▸ **Work task 1**
In the chat about finding duplicate code, what tool does heisig say some people at the university use?
▸ **Work task 2**
Carry the chat about finding duplicate code forward from its last message.

▸ **Excerpt to read**

Search
13:34:51
ravenousmoose
** NICK ravenousmoose[aw
14:27:34
ebrasca
Do you know some cl lybrary for detecting duplicate code?
14:32:03
heisig
Sounds like just a few lines of code. Build an EQUAL hash table of forms, walk all files, populate the table and count their appearance.
14:33:49
ebrasca
heisig: It don't sound very inteligent system.
14:35:19
heisig
It would reliably detect all duplicate code. Or do you mean similar code? Detecting that would be much harder.
14:35:19
pjb
well, duplicate code can differ by the symbol names.
14:35:39
pjb
(lambda (x) (* 3 x)) and (lambda (y) (* 3 y)) are duplicates…
14:37:13
heisig
Then you would need a code walker (e.g., agnostic-lizard) and a metric for similarity.
14:39:12
ebrasca
I am not interested in writing one.
14:41:52
heisig
Maybe you could use a generic plagiarism checker. It might not be tailored towards CL, but could work reasonably well.
14:42:55
ebrasca
Do you have some recomendation?
14:45:05
shka_
i think that this can be perhaps done slightly differently
14:45:26
heisig
Some people at our university use jplag: https://jplag.ipd.kit.edu/
14:45:37
heisig
It seems to work for Scheme code...

▸ **Information supplied**

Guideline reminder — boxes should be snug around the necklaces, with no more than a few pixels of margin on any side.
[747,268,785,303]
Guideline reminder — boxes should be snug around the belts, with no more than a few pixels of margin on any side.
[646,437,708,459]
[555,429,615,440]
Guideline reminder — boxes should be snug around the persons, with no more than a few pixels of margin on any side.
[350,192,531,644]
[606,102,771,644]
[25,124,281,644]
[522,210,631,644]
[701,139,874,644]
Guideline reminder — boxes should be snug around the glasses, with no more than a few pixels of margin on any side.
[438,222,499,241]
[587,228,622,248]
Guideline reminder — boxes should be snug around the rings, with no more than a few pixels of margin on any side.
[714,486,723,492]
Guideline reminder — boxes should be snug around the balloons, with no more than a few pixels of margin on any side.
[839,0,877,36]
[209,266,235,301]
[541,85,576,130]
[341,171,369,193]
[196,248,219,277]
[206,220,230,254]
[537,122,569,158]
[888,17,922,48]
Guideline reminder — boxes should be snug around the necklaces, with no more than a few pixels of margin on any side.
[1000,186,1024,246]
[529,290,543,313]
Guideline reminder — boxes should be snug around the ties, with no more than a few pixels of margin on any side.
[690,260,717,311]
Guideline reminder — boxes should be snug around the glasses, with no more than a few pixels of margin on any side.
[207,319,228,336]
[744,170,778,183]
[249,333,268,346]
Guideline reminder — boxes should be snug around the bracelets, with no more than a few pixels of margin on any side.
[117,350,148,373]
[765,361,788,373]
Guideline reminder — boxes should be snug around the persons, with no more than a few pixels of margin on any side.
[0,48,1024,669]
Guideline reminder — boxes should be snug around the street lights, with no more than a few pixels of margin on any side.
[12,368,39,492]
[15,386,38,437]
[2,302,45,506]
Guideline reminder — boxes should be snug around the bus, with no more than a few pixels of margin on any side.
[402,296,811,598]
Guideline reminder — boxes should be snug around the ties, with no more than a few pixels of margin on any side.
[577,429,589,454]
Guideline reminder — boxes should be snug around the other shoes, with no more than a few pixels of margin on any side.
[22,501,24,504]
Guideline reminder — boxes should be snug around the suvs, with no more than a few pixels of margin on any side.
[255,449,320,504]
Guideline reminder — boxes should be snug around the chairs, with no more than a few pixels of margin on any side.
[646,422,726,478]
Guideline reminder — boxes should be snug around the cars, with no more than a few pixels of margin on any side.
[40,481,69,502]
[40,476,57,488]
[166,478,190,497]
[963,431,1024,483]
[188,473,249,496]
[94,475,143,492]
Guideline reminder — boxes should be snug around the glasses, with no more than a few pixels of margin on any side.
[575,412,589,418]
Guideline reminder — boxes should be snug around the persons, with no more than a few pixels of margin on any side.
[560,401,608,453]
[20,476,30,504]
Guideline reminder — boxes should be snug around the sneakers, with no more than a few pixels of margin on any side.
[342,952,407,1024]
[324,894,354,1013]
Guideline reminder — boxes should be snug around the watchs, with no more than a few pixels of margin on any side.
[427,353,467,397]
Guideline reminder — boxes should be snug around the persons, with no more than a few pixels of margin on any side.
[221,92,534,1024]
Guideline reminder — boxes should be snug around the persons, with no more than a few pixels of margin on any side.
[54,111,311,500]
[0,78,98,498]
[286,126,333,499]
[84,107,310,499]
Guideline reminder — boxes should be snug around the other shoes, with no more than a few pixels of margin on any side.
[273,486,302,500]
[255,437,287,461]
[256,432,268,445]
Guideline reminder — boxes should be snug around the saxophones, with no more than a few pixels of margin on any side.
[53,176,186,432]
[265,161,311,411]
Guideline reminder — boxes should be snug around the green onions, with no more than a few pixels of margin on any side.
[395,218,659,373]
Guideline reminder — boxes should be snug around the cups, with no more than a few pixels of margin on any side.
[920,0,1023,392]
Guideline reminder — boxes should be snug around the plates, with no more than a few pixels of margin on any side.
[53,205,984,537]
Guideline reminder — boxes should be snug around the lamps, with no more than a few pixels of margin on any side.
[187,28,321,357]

▸ **Written answer 1**
jplag (https://jplag.ipd.kit.edu/).

▸ **Written answer 2**
14:45:40
shka_
so, lisp code is basicly always following this (operator arg1 arg2 ...) convention
14:46:17
shka_
therefore it would be possible to do the following
14:46:35
shka_
first, construct concrete tree of piece of code
14:47:01
shka_
secondly, get root of the tree
14:47:13
shka_
now, build large bloom filter
14:47:32
shka_
then go and hash operand of the root
14:48:30
shka_
then go, calculate hashes of direct children operands, multiply with hash of the parent and also put it into filter
14:49:03
ebrasca
shka_: Do you like to implement it?
14:49:22
shka_
this way you would end up with fixed size data structure that would hold estimate of the whole structure
14:50:11
shka_
actual detection would be just based around jaccard metric of two filters
14:50:27
shka_
ebrasca: nah, already busy
14:50:40
ebrasca
shka_: What about duplication is same file?
14:51:09
shka_
files are irrelevant, this would work on individual form level
14:51:53
shka_
base case when you only considering two pieces of code while checking for duplication
14:52:50
shka_
anyway, this is my idea, not sure if it would work but it sounds reasonable to me
14:53:48
shka_
would be kinda broken for large code trees i think
14:54:02
shka_
because leafs would quickly dominate the root
14:54:22
shka_
but perhaps this is how it should work…
15:04:03
ebrasca
shka_: What about macros?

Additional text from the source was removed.